Texto integral da apresentação do livro por Rui Alexandre Grácio

Pensar o Mundo
de Manuel Maria Carrilho
Coimbra, Quinta das Lágrimas, 9 de Novembro de 2012

O meu nome é Rui Grácio, e na qualidade de editor da obra que hoje nos reúne aqui, «Pensar o Mundo» do Professor Manuel Maria Carrilho, queria agradecer o acolhimento que a administração do Hotel Quinta das Lágrimas nos proporcionou para aqui procedermos à apresentação da obra e à Márcia Cardoso pela sua colaboração na organização deste evento.
Queria também agradecer ao Professor Miguel Fonseca e ao Clube MBA da Faculdade de Economia que, tendo convidado o Professor Manuel Maria Carrilho para proferir uma palestra no âmbito do ciclo de conferências subordinado ao tema «Há uma luz ao fundo do túnel?», que também hoje aqui ocorrerá pelas 21h30, achou oportuno associar estes dois eventos.
Queria finalmente, agradecer a todos os presentes a vossa comparência nesta sessão.
Para além de estar aqui no papel de editor, cabe-me também hoje a honrosa e desafiante tarefa de apresentar a obra.
Honrosa porque se trata de um autor e de um pensador que eu tenho seguido atentamente ao longo de muitos anos e que considero ser uma figura de primeiro plano no panorama do pensamento contemporâneo e da cultura portuguesa.
Desafiante porque, querendo eu centrar-me na obra, não se torna fácil sintetizar a riqueza do seu conteúdo e ainda menos fazê-lo num registo comunicacional que se pretende acessível e estimulante.

▶ [Registos de dados]
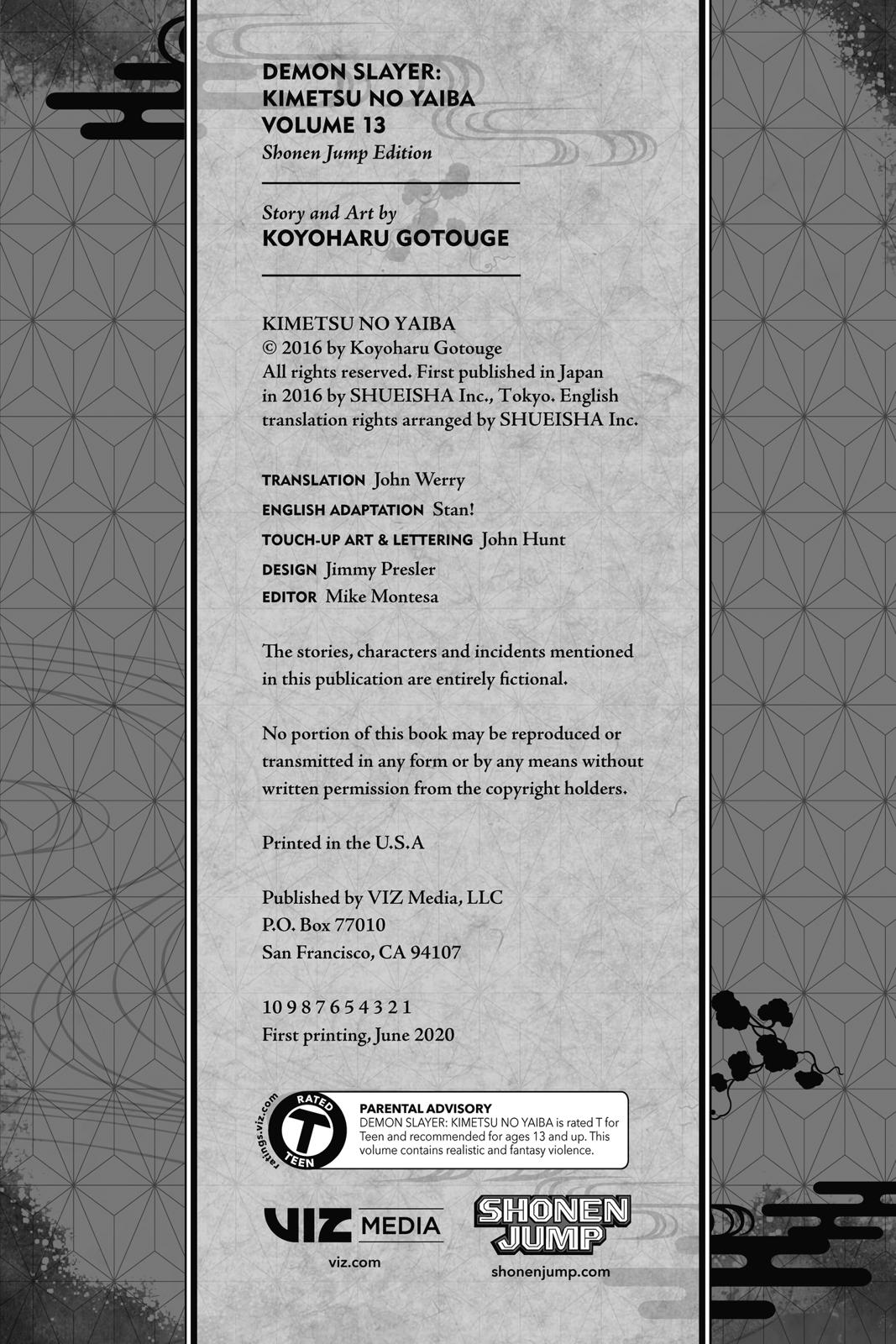 Read Demon Slayer Kimetsu no Yaiba ENGLISH Manga Online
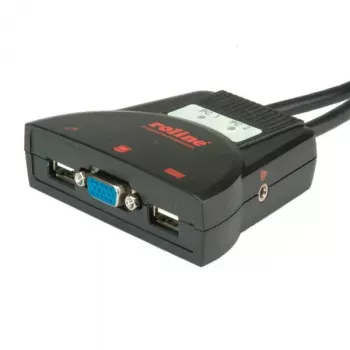 KVM prepínač ROLINE Star 1 používateľ 2 PC audio USB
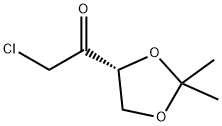 Ethanone, 2-chloro-1-(2,2-dimethyl-1,3-dioxolan-4-yl)-, (R)- (9CI) Struktur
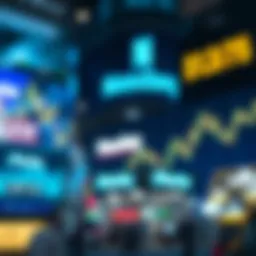 Graphical representation of Nasdaq market trends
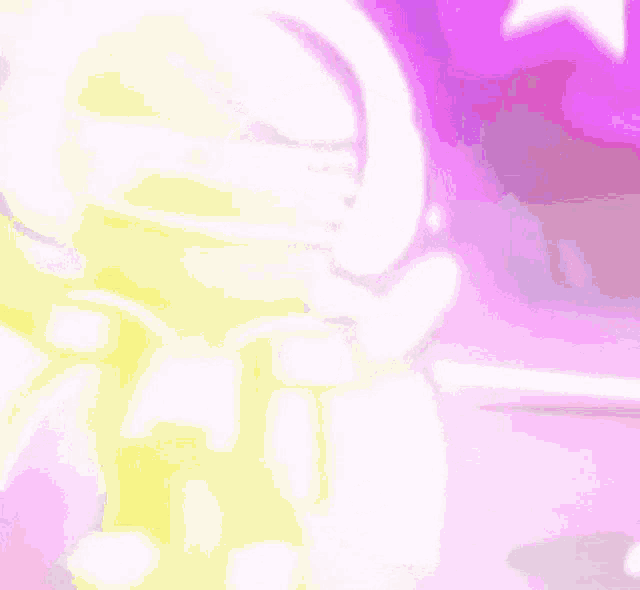 a cartoon character wearing headphones and sunglasses is standing in front of a pink background .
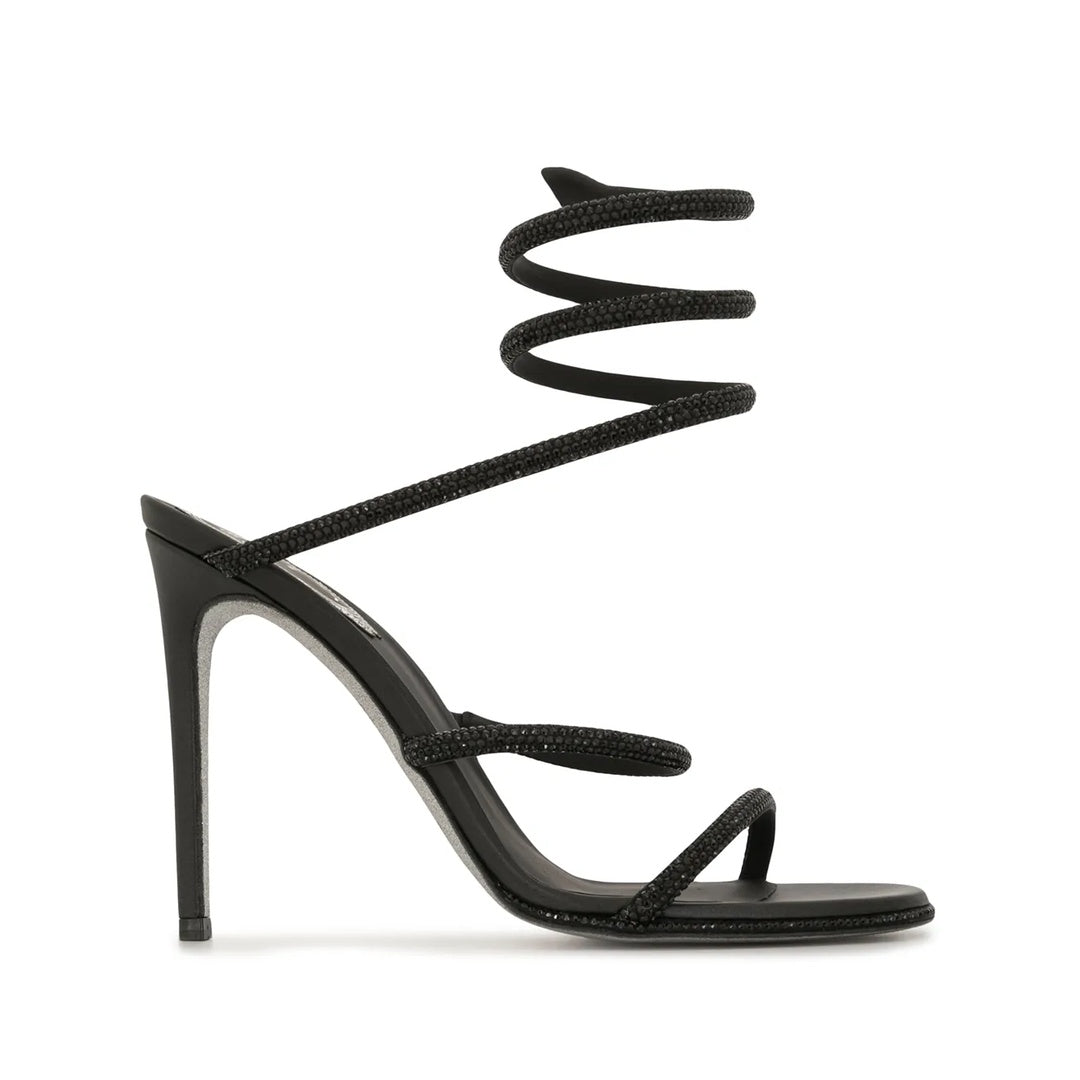 RENÉ CAOVILLA HIGH HEEL SANDAL BLACK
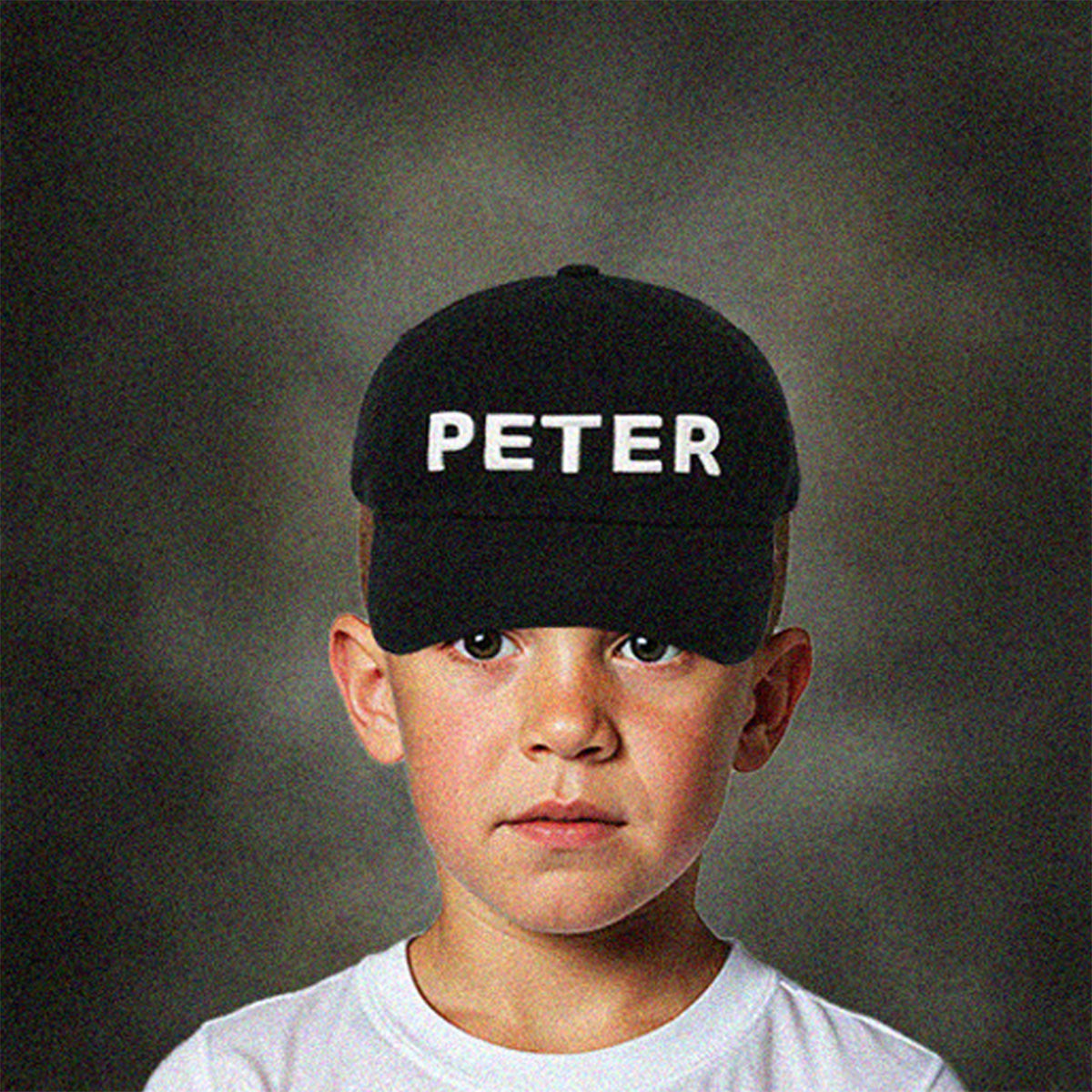 MY NAME IS PETER - PETER BALL CAP BLACK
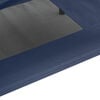 vidaXL Cama para Cachorro Manual Azul Marinho 76 x 62 x 70,5 cm A&ccedil;o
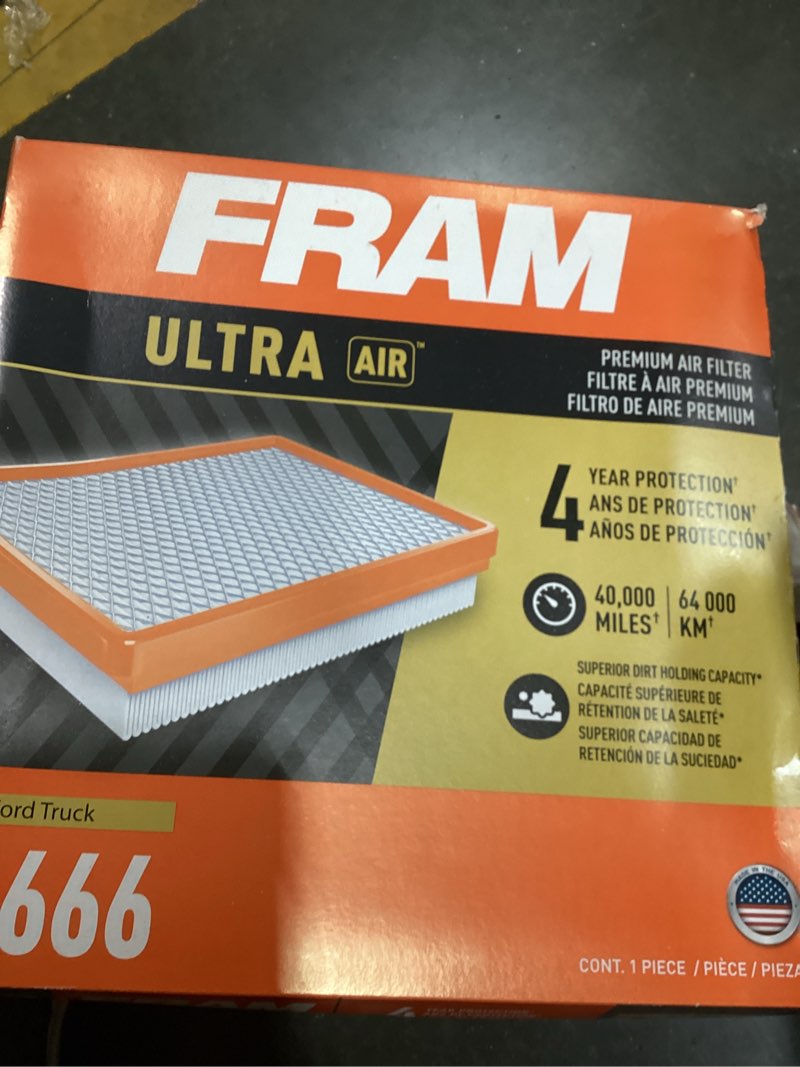 Condition photo showing As Is for fram ultra air xga12666  premium engine air filter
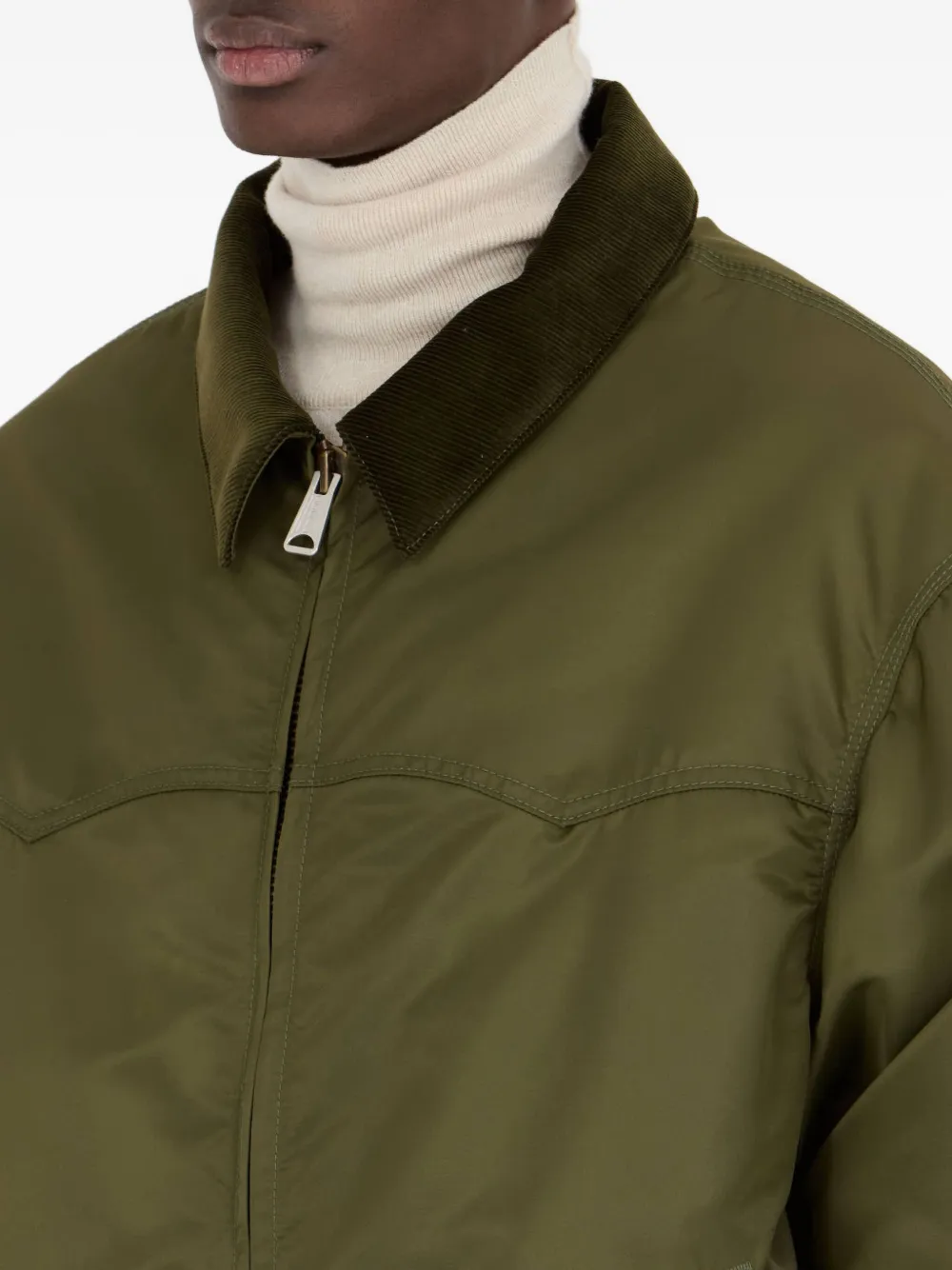Maison Margiela corduroy-collar bomber jacket | Bomber Jackets | Image 2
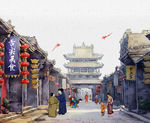 农家乐 农院 美食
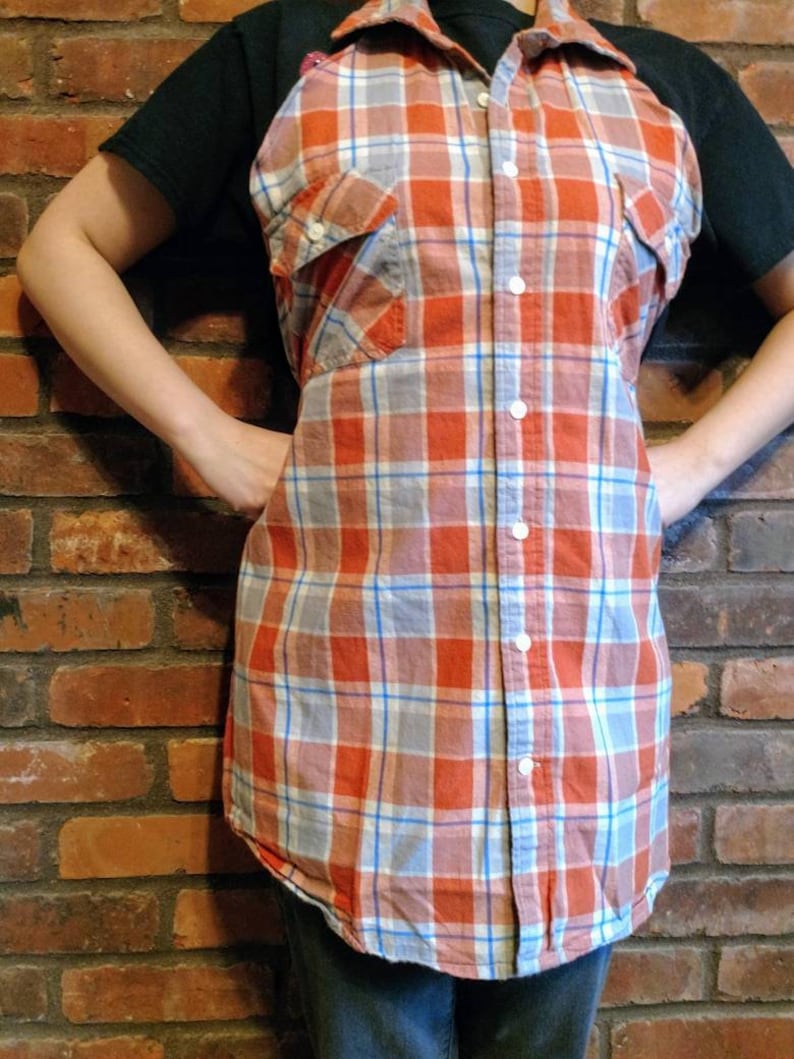 Memory apron from loved ones shirt Made to order Mommy and me upcycled Apron son daughter grandma mom mini me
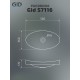Раковина Gid S7116 71162 встраиваемая сверху белая 56x36x17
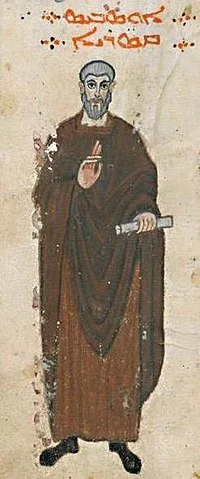 Writer Eusebius of Caesarea in a 6th Century Syriac portrait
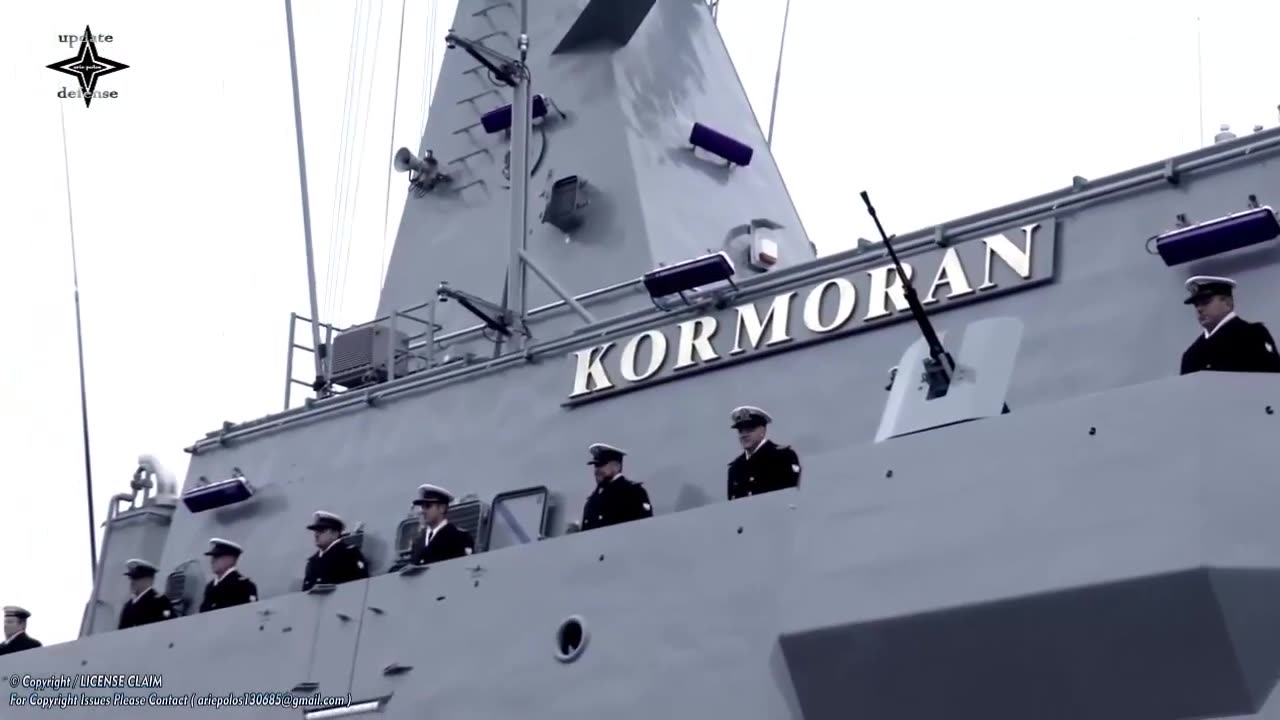 The Polish Navy Kormoran MCM Vessels now carry the OSU-35K Naval Weapon Systems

▶ [Ações a realizar]
1. Responda às perguntas seguintes com base na apresentação do livro:
(a) Em que local e em que data decorreu a sessão?
(b) Qual é o tema do ciclo de conferências em que o Professor Manuel Maria Carrilho foi convidado a proferir uma palestra?
(c) A que horas ocorrerá essa palestra?
2. Reproduza textualmente, por favor, o trecho da apresentação do livro que vai desde "Queria também agradecer" até "estes dois eventos.", inclusive.

▶ [Respostas ao exercício]
1.
(a) Coimbra, Quinta das Lágrimas, 9 de Novembro de 2012.
(b) «Há uma luz ao fundo do túnel?»
(c) Pelas 21h30.

2.
Queria também agradecer ao Professor Miguel Fonseca e ao Clube MBA da Faculdade de Economia que, tendo convidado o Professor Manuel Maria Carrilho para proferir uma palestra no âmbito do ciclo de conferências subordinado ao tema «Há uma luz ao fundo do túnel?», que também hoje aqui ocorrerá pelas 21h30, achou oportuno associar estes dois eventos.